EXERCISE REQUIREMENTS: Copy out the stretch from the line containing "From where the" through the end of the entries in full, shifting every distance value in the answers down by 7.

RECORDS SHOWN:
⟨

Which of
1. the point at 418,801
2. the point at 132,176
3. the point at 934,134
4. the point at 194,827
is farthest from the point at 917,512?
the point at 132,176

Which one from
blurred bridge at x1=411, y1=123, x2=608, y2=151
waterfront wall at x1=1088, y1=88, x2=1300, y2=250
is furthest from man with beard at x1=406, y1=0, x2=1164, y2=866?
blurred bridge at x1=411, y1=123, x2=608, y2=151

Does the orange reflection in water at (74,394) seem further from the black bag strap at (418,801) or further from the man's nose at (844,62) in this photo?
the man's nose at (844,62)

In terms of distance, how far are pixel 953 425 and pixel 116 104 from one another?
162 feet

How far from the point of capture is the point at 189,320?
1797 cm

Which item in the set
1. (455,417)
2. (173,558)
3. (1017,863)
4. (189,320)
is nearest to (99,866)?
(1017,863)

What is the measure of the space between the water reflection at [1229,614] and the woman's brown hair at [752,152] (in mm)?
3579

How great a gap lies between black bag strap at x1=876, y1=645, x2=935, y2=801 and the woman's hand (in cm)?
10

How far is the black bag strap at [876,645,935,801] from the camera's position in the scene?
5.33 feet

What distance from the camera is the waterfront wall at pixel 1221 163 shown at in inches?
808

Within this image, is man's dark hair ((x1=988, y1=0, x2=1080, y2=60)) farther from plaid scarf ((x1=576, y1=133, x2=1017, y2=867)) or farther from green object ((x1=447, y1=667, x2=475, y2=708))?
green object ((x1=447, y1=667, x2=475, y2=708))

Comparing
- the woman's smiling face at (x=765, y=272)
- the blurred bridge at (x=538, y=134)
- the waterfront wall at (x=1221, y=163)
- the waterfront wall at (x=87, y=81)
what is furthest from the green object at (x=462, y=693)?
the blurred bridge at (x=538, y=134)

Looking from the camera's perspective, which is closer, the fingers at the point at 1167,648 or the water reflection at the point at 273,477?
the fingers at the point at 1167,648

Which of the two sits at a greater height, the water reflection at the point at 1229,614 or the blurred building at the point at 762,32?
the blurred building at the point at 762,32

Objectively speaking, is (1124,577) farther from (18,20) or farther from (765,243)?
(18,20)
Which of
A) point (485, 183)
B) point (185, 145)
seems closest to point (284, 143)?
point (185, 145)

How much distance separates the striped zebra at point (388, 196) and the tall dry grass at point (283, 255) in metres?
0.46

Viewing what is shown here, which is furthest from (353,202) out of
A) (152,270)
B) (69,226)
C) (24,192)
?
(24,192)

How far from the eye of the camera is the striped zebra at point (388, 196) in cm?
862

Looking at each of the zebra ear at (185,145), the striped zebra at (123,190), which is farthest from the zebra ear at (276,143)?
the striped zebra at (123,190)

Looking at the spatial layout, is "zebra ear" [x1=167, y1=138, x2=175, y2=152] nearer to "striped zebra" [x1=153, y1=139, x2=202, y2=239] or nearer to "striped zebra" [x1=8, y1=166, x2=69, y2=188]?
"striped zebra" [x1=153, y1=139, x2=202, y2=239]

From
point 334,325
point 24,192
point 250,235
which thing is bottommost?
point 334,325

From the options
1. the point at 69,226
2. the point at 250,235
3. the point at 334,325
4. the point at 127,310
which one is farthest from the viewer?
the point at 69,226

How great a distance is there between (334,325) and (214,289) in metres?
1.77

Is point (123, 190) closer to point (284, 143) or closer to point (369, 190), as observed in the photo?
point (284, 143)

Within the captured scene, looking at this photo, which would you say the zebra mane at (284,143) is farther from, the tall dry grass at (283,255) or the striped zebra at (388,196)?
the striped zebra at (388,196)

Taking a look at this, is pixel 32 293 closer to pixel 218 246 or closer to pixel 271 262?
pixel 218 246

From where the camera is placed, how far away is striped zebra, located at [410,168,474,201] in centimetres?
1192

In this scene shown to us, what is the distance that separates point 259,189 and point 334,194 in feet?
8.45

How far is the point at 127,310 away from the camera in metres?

⟩

COMPLETED EXERCISE:
From where the camera is placed, how far away is striped zebra, located at [410,168,474,201] in centimetres?
1185

In this scene shown to us, what is the distance that separates point 259,189 and point 334,194 in feet?
1.45

How far is the point at 127,310 away from the camera in metres?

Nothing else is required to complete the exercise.